In their research, the ETH bioengineers try to bring these mathematical and electronic information processing approaches back into biological systems. “For one thing, this helps us to better understand biology, such as how biochemical decision-​making processes take place in cells. For another, we can use these approaches to develop new biological functions,” Benenson says.
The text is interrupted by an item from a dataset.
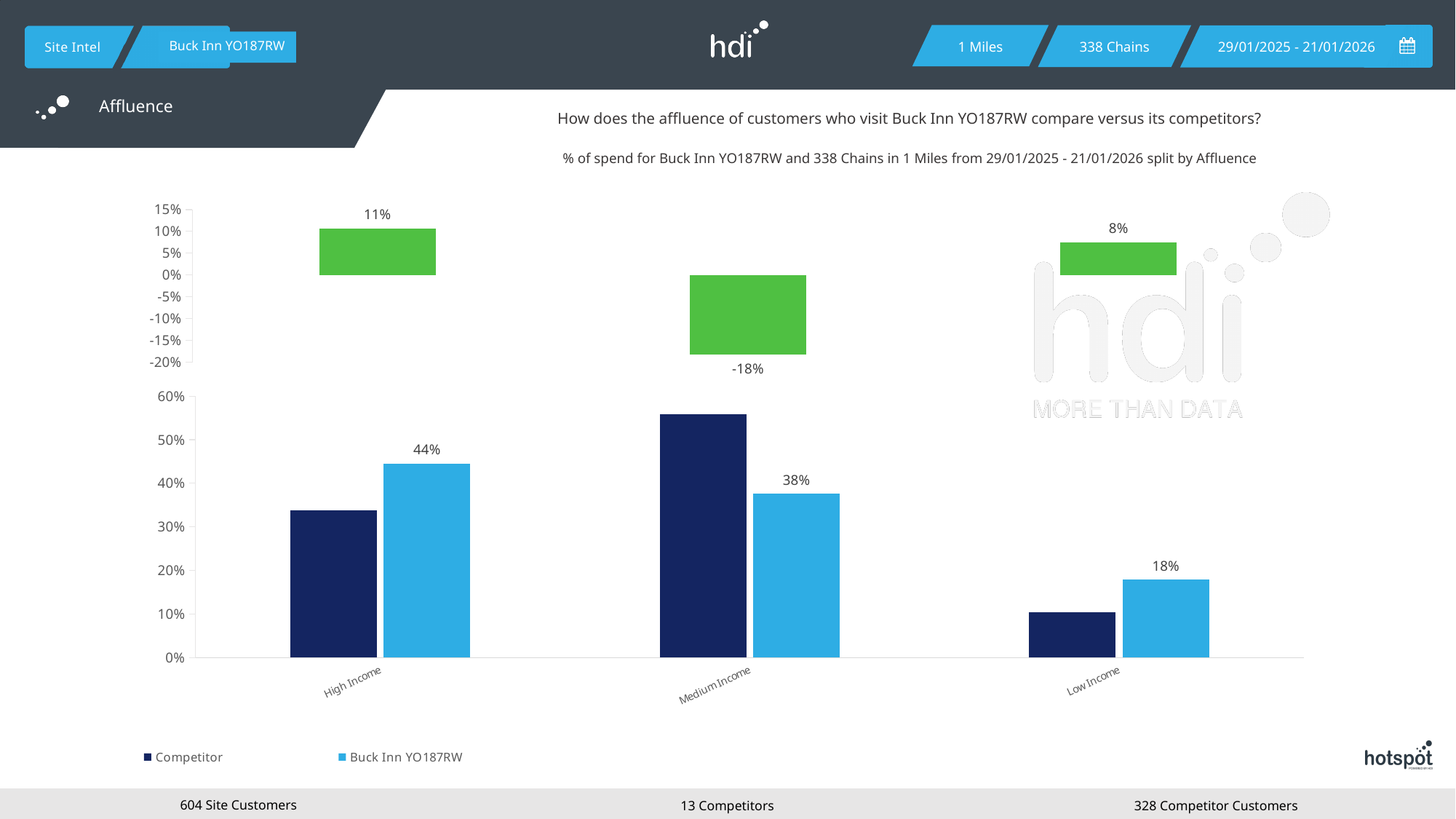
In the bottom chart, what is the value for Buck Inn YO187RW in the Medium Income category? 38% How many series does the legend of the bottom chart list? 2 In the top chart, what is the value shown for Medium Income? -18% What kind of chart is the bottom chart? Bar chart In the top chart, what is the value shown for Low Income? 8% In the bottom chart, is the Competitor value for Medium Income greater or less than 50%? greater In the bottom chart, what is the value for Buck Inn YO187RW in the High Income category? 44% In the bottom chart, which is larger for Medium Income: Competitor or Buck Inn YO187RW? Competitor In the bottom chart, what is the difference between the Buck Inn YO187RW values for High Income and Low Income? 26% In the top chart, which category has the highest value? High Income In the bottom chart, what is the value for Buck Inn YO187RW in the Low Income category? 18% In the bottom chart, which category has the lowest Buck Inn YO187RW value? Low Income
The researchers benefit from the fact that biological cells offer ideal conditions for this.

More complex forms of diagnostics and treatment

This cellular information processing is expected to be used primarily in medical diagnostics and treatment. “Today’s medical treatments are usually rather simple: we often treat diseases with just a single drug, regardless of how complex the biology and the causes of diseases may be,” Benenson says. This stands in contrast to how an organism deals with external changes. The body’s stress reactions, for example, can be very complex.

“Our biomolecular information processing approach holds out the promise of using artificial genetic networks that can identify and process different signals to one day develop complex cellular diagnostics systems and potentially more effective forms of treatment,” Benenson says. Such forms of treatment would also identify when a normal state has been reached following successful treatment. For example, an ideal cancer treatment fights tumour cells as long as they are present in the body, but does not fight healthy tissue, because doing so would cause damage.